Par nicolas@zoomdici.com , Mise à jour le 26/01/2023 à 06:00

Aurélie*, ponote, employée à Auchan à Brives-Charensac a été la victime d'un hacker dont la technique fait froid dans le dos. Il a suffit d'un sms pour lui subtiliser 6 100 euros, soit le tiers de sa rémunération annuelle. Sans retour possible.

"J'avais mis 3 000 euros de côté sur le compte de mon fils qui a 4 ans, explique Aurélie*, salariée depuis 23 ans dans l'enseigne de grande distribution brivoise. Mon compte personnel a été amputé d'un crédit à la consommation de 1 500 euros. Et le compte joint que nous avons mon compagnon et moi-même a également été volé. En un sms, j'avais tout perdu".
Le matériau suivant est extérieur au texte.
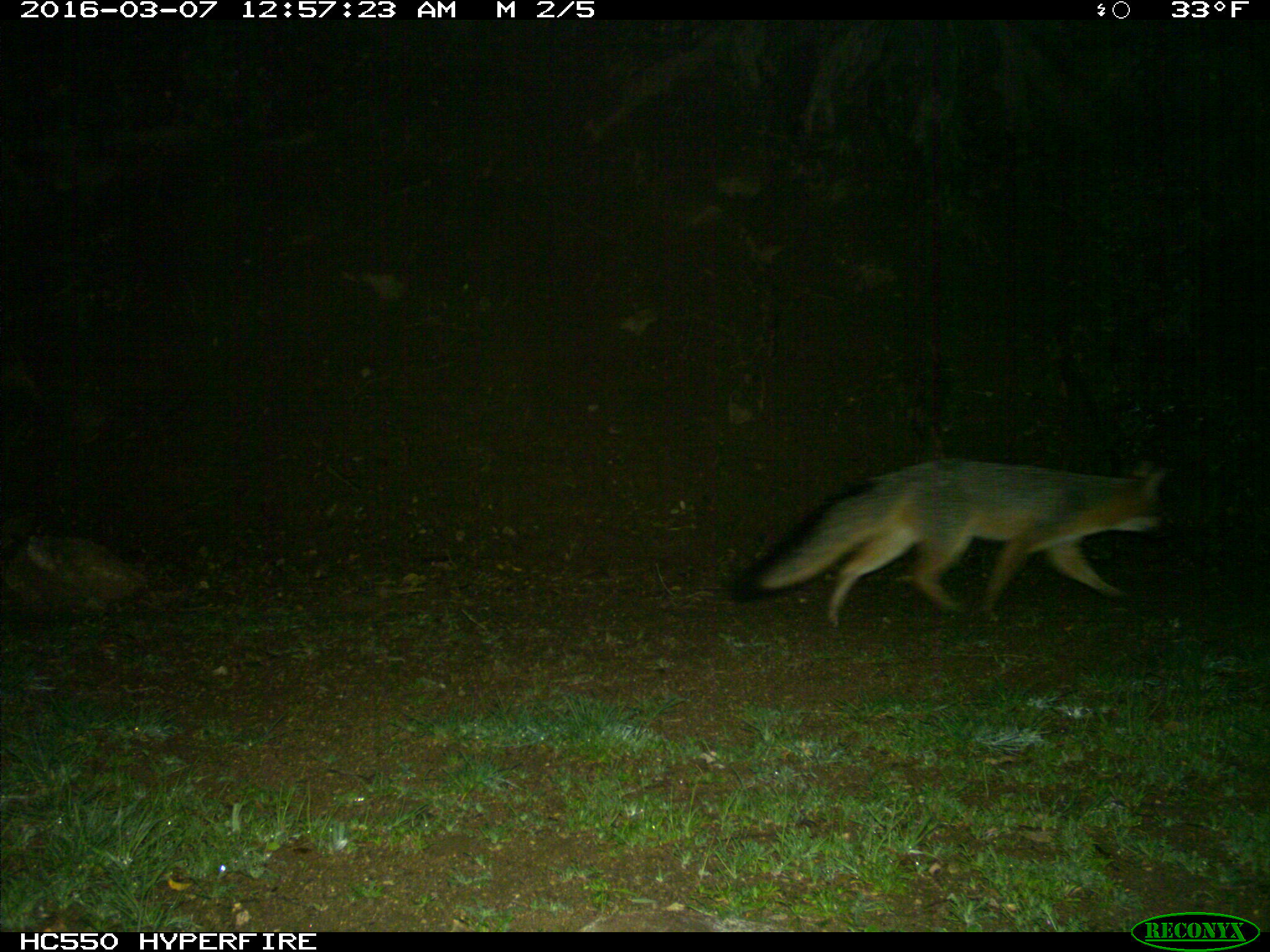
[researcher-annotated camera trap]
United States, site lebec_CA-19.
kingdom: Animalia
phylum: Chordata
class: Mammalia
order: Carnivora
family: Canidae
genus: Urocyon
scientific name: Urocyon cinereoargenteus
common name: gray fox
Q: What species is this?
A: Urocyon cinereoargenteus (gray fox).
"Aussitôt, j'ai eu un coup de panique car jamais je n'avais ordonné cette action"

Telle est la mésaventure qui s'est déroulée le 29 novembre 2022 à cette résidente du bassin ponot. Son récit est inquiétant dans le sens où bon nombre de personnes auraient pu aisément "tomber dans le panneau". "Ce jour du 29 novembre, un banquier du service des fraudes à la Caisse d'Epargne m'appelle pour m'informer qu'une transaction bancaire d'un montant de 1 350 euros est en attente de ma validation, partage-t-elle. Aussitôt, j'ai eu un coup de panique car jamais je n'avais ordonné cette action et d'autant plus avec un montant aussi élevé !"

"Un conseiller clientèle ou téléopérateur ne vous demandera jamais de données de connexion ou d’informations bancaires de type identifiant/mot de passe, numéro de carte bancaire, code de validation reçu par SMS, validation Secur’Pass, etc. Ne les communiquez jamais !" La Caisse d'Epargne

"Le banquier m'a ensuite envoyé un sms avec un code à l'intérieur"

Aurélie poursuit sa triste expérience : "Le banquier me demande alors si j'accepte ou pas la transaction. Je lui réponds que je refuse catégoriquement ! Le banquier parlait très bien en employant un jargon financier parfait. Il semblait connaitre mes comptes et ce que j'avais dessus. Je ne me suis donc pas méfiée".

Elle continue : "Pendant notre conversation, j'entend mon téléphone retentir pour me prévenir que mon compte Izycarte était ouvert. Chose que le banquier m'a confirmé de son côté. J'avais alors le choix entre Accepter la transaction et Ne pas accepter. J'ai appuyé sur le second choix. Le banquier m'a ensuite envoyé un sms avec un code à l'intérieur que je devais lui dicter pour mettre fin à cette transaction."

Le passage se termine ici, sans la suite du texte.